-- TEXT UNDER STUDY --
[Lldb-commits] [PATCH] D68270: DWARFDebugLoc: Add a function to get the address range of an entry

Pavel Labath via Phabricator via lldb-commits Mon, 14 Oct 2019 07:02:05 -0700

labath marked an inline comment as done.
labath added inline comments.


================
Comment at: lib/DebugInfo/DWARF/DWARFDebugLoc.cpp:291-295
+  EntryIterator Absolute =
+      getAbsoluteLocations(
+          SectionedAddress{BaseAddr, SectionedAddress::UndefSection},
+          LookupPooledAddress)
+          .begin();
----------------
dblaikie wrote:
> labath wrote:
> > dblaikie wrote:
> > > labath wrote:
> > > > dblaikie wrote:
> > > > > labath wrote:
> > > > > > dblaikie wrote:
> > > > > > > labath wrote:
> > > > > > > > This parallel iteration is not completely nice, but I think 
> > > > > > > > it's worth being able to reuse the absolute range computation 
> > > > > > > > code. I'm open to ideas for improvement though.
> > > > > > > Ah, I see - this is what you meant about "In particular it makes 
> > > > > > > it possible to reuse this stuff in the dumping code, which would 
> > > > > > > have been pretty hard with callbacks.".

-- COLLECTED DATA --
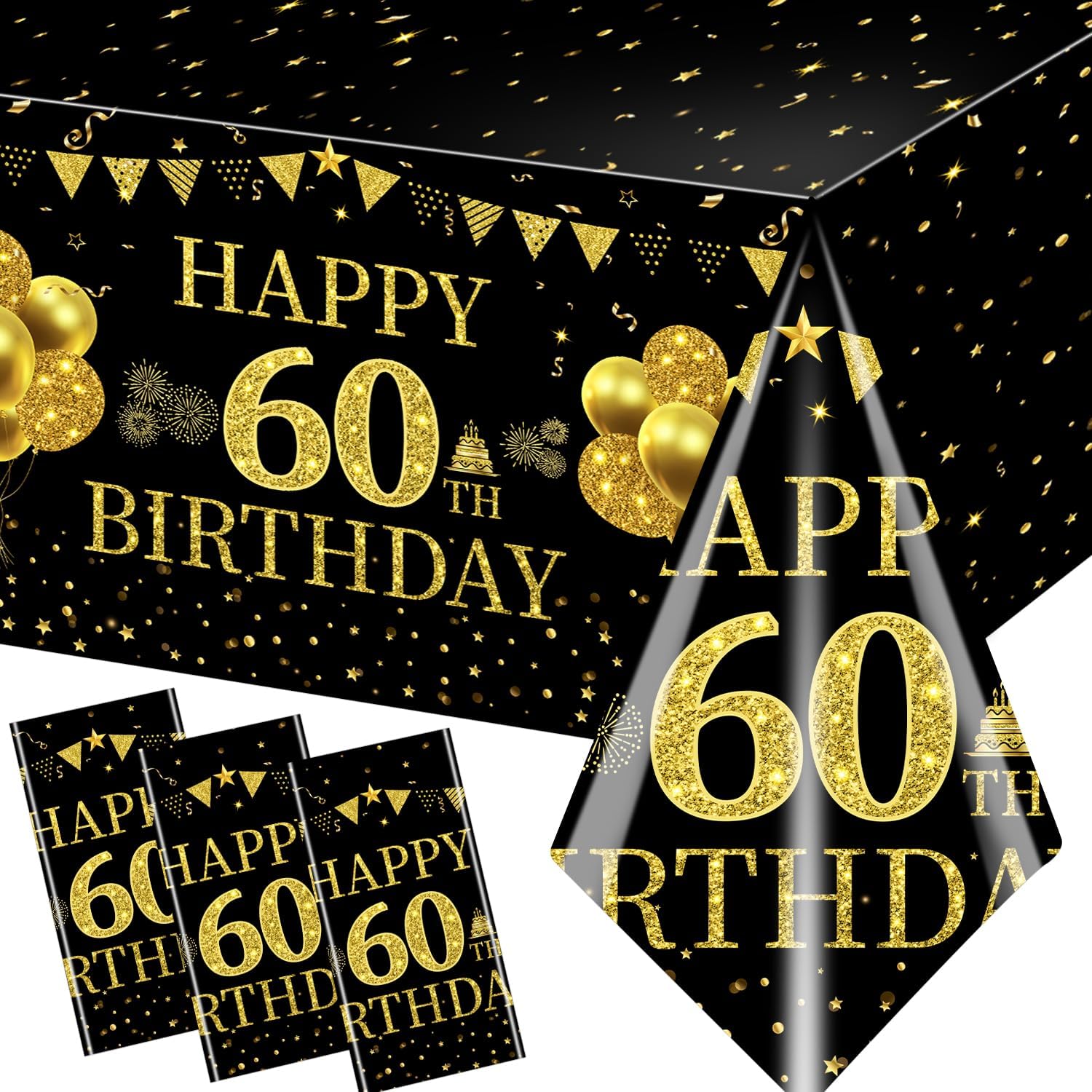 3 шт. Скатерть для 60-го дня рождения, Декорации, Декорации на 60-летие, Черно-золотая, Счастливого 60-летия, Скатерть для стола, Прямоугольная, Декорации для стола, 60-летие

-- EXPLORE THE MATERIAL --
**1.** Answer these questions about the code review thread:
(a) Which source file is the inline comment attached to?
(b) On what date was the message sent?
(c) How does labath describe the parallel iteration?
**2.** Write the next part of the code review thread, picking up right after its last line.
The data has no connection to the code review thread.

-- RESULTS --
**1.**
(a) lib/DebugInfo/DWARF/DWARFDebugLoc.cpp, lines 291-295.
(b) Monday, October 14, 2019.
(c) As "not completely nice," but worth it to be able to reuse the absolute range computation code.

**2.**
> > > > > > > 
> > > > > > > I'm wondering if that might be worth revisiting somewhat. A full 
> > > > > > > iterator abstraction for one user here (well, two once you 
> > > > > > > include lldb - but I assume it's likely going to build its own 
> > > > > > > data structure from the iteration anyway, right? (it's not going 
> > > > > > > to keep the iterator around, do anything interesting like partial 
> > > > > > > iterations, re-iterate/etc - such that a callback would suffice))
> > > > > > > 
> > > > > > > I could imagine two callback APIs for this - one that gets 
> > > > > > > entries and locations and one that only gets locations by 
> > > > > > > filtering on the entry version.
> > > > > > > 
> > > > > > > eg:
> > > > > > > 
> > > > > > >   // for non-verbose output:
> > > > > > >   LL.forEachEntry([&](const Entry &E, Expected<DWARFLocation> L) {
> > > > > > >     if (Verbose && actually dumping debug_loc)
> > > > > > >       print(E) // print any LLE_*, raw parameters, etc
> > > > > > >     if (L)
> > > > > > >       print(*L) // print the resulting address range, section 
> > > > > > > name (if verbose), 
> > > > > > >     else
> > > > > > >       print(error stuff)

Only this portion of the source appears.